Delivery Hero

350 Millionen Dollar für Berliner Lieferhelden

Gerade hat Delivery Hero den Rivalen Pizza.de geschluckt. Jetzt pumpen Investoren 350 Millionen Dollar in das Unternehmen. Die größte Finanzierungsrunde für ein Start-up in diesem Jahr.

Foto: Lieferheld.de

Mega-Finanzrunde für den Berliner Lieferdienstvermittler Delivery Hero (in Deutschland: Lieferheld): Internationale Investoren pumpen 350 Millionen Dollar in das Unternehmen. Das bestätigte ein Unternehmenssprecher. Zuvor hatte das Wirtschaftsmagazin „Bilanz“ von der Finanzspritze berichtet.

Das Geld stamme zum Großteil von den bisherigen Geldgebern, neu dabei ist der schwedische Investor Vostok Nafta, der bislang vor allem in russische Internetunternehmen investierte. An Delivery Hero sind die US-Wagnisfinanzierer Insight Venture Partners, Luxor Capital, Kite Ventures und der Berliner Start-up-Investor Team Europe beteiligt.

Delivery Hero gelingt damit die bislang erfolgreichste Einzel-Finanzierungsrunde junger europäischer Internetunternehmen in diesem Jahr. Der Moskauer Online-Händler Ozon hatte 150 Millionen Dollar von Investoren erhalten, der Londoner Musiklizenzdienst Kobalt Music 140 Millionen Dollar.
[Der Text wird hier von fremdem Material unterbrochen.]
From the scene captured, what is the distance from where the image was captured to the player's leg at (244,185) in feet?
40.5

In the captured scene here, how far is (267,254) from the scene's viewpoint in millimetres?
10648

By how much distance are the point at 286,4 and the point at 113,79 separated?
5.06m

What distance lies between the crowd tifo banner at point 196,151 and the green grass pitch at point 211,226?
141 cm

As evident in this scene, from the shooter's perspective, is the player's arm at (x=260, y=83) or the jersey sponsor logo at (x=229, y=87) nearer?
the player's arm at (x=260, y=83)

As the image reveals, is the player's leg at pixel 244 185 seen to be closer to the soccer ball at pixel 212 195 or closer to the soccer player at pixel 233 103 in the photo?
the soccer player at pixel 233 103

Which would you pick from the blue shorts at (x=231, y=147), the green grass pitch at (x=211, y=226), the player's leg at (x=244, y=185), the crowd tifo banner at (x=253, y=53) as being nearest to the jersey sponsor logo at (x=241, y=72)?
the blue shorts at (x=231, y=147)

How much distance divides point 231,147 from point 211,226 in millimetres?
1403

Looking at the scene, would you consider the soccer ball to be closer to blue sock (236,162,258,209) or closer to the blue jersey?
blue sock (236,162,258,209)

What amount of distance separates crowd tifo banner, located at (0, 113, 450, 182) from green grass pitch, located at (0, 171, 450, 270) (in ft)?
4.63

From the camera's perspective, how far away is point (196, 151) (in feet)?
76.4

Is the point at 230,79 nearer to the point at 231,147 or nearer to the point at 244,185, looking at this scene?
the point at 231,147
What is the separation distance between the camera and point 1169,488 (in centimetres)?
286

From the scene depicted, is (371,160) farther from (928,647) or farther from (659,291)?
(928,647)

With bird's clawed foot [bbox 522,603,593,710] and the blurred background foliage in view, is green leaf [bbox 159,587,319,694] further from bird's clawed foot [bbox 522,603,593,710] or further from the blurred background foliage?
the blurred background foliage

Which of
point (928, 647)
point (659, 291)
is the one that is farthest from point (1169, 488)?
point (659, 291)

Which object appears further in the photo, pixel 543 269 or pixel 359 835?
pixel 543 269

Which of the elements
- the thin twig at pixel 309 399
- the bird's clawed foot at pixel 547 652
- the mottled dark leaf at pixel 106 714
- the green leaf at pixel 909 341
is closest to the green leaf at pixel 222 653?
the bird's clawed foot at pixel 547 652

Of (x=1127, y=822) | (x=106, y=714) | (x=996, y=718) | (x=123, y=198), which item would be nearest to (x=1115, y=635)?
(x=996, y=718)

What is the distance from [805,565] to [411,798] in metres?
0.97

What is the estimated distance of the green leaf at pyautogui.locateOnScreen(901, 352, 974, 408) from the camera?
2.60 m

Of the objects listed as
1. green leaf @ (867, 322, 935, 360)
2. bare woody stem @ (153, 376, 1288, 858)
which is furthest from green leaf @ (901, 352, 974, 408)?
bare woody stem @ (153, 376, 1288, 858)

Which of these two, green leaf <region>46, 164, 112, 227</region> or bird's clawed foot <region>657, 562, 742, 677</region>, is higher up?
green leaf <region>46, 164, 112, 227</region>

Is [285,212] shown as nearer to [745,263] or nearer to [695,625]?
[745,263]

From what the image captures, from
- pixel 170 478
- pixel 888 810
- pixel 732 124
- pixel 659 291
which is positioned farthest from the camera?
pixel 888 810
Essensvermittlung ist ein lukratives Geschäft

Mit der Finanzspritze will Delivery Hero die weitere Expansion finanzieren.„Wir wollen uns verstärkt der wenigen Märkten annehmen, in denen wir aktuell nicht Marktführer sind“, sagte Unternehmenschef Niklas Östberg. „Unser Ziel ist es, in jedem unserer Märkte die klare Nummer 1 zu werden.“ Das Unternehmen ist in 23 Ländern aktiv und beschäftigt mehr als 1000 Menschen. Mehr als 300 arbeiten in der Berliner Unternehmenszentrale in der Mohrenstraße.

Lieferdienstportale wie Delivery Hero setzen darauf, dass immer mehr Menschen Essen über das Internet statt per Telefon bestellen. Die Portale listen Restaurants und Lieferdienste in der Umgebung auf, bei denen die Kunden dann online bestellen können. Für die Vermittlung erhalten sie von den Restaurantbetreibern eine Provision. Das Geschäft gilt als lukrativ.

Weil sich das Geschäftsmodell aber nicht wesentlich unterscheidet, müssen die Anbieter in Spitzentechnologie und Restaurant-Akquise investieren, um schnellstmöglich eine Vielzahl von Kunden gewinnen und damit Vorteile gegenüber den Rivalen erringen zu können. Oder sie kaufen Konkurrenten dazu.

Fast 600 Millionen Dollar von Investoren

Das alles verschlingt viel Geld, das die Unternehmen bislang vor allem von Wagnisfinanzierern erhalten. Mit der neuen Finanzspritze hat das Unternehmen mehr als 635 Millionen Dollar von Investoren eingenommen.

Zuletzt hatte Delivery Hero im August den großen Wettbewerber Pizza.de für angeblich mehr als 200 Millionen Euro gekauft. Zusammen sollen die beide Marken hierzulande einen Marktanteil von etwa 75 Prozent halten.

Derzeit bereitet sich das Berliner Unternehmen auf den Kapitalmarkt vor. Voraussichtlich im nächsten Jahr will Delivery Hero bereit sein, den Gang an die Börse zu wagen. Anders als der Online-Modehändler Zalando strebt Delivery Hero an eine US-Börse. Zalando hatte am Mittwoch angekündigt, noch im Herbst an die Frankfurter Börse zu gehen.